- **Task to complete**: Please retype all of the records below word for word, leaving out any pictures.

Brief descriptive captions:
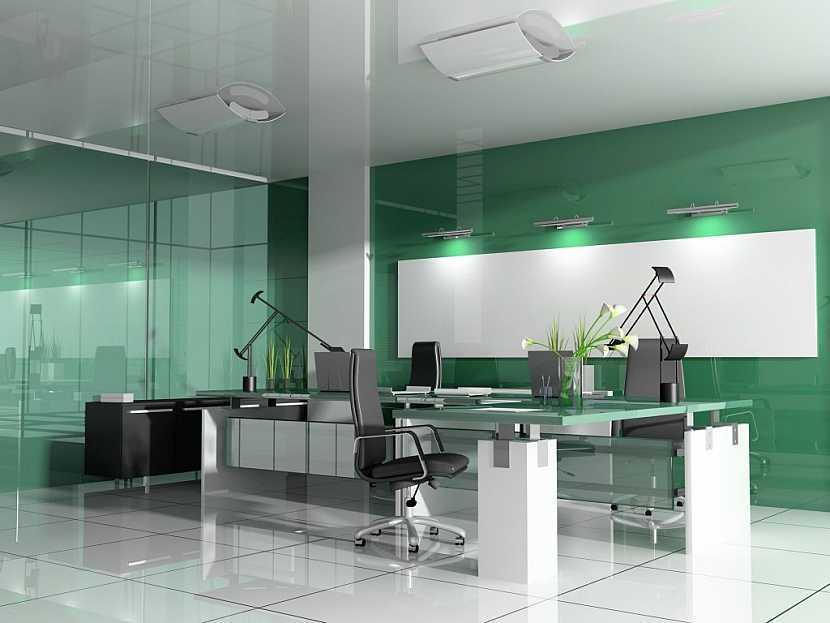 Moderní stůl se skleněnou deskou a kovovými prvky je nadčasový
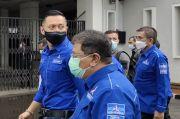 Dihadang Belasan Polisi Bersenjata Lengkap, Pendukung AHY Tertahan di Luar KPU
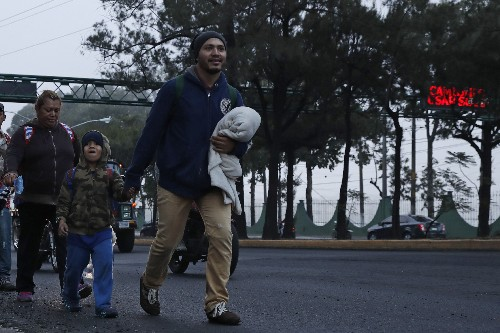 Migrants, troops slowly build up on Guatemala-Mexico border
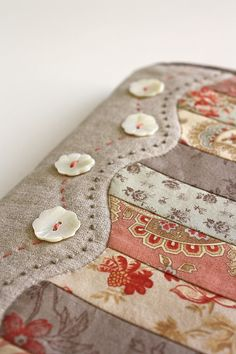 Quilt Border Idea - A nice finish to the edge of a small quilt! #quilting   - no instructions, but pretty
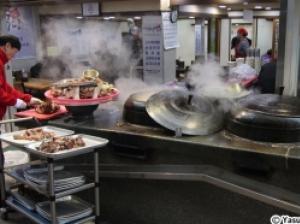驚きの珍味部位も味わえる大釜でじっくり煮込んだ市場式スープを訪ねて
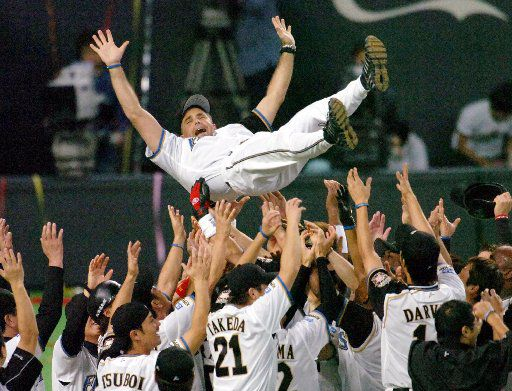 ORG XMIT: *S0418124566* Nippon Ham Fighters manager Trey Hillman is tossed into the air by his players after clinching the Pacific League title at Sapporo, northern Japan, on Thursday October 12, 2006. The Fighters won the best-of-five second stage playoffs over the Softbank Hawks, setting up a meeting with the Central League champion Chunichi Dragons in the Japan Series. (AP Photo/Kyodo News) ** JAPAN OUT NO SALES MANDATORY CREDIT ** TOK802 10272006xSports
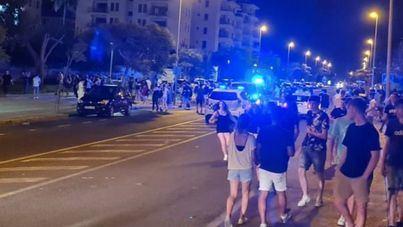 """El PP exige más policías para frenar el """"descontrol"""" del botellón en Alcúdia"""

- **Your solution**:
 Moderní stůl se skleněnou deskou a kovovými prvky je nadčasový
 Dihadang Belasan Polisi Bersenjata Lengkap, Pendukung AHY Tertahan di Luar KPU
 Migrants, troops slowly build up on Guatemala-Mexico border
 Quilt Border Idea - A nice finish to the edge of a small quilt! #quilting   - no instructions, but pretty
驚きの珍味部位も味わえる大釜でじっくり煮込んだ市場式スープを訪ねて
 ORG XMIT: *S0418124566* Nippon Ham Fighters manager Trey Hillman is tossed into the air by his players after clinching the Pacific League title at Sapporo, northern Japan, on Thursday October 12, 2006. The Fighters won the best-of-five second stage playoffs over the Softbank Hawks, setting up a meeting with the Central League champion Chunichi Dragons in the Japan Series. (AP Photo/Kyodo News) ** JAPAN OUT NO SALES MANDATORY CREDIT ** TOK802 10272006xSports
 """El PP exige más policías para frenar el """"descontrol"""" del botellón en Alcúdia"""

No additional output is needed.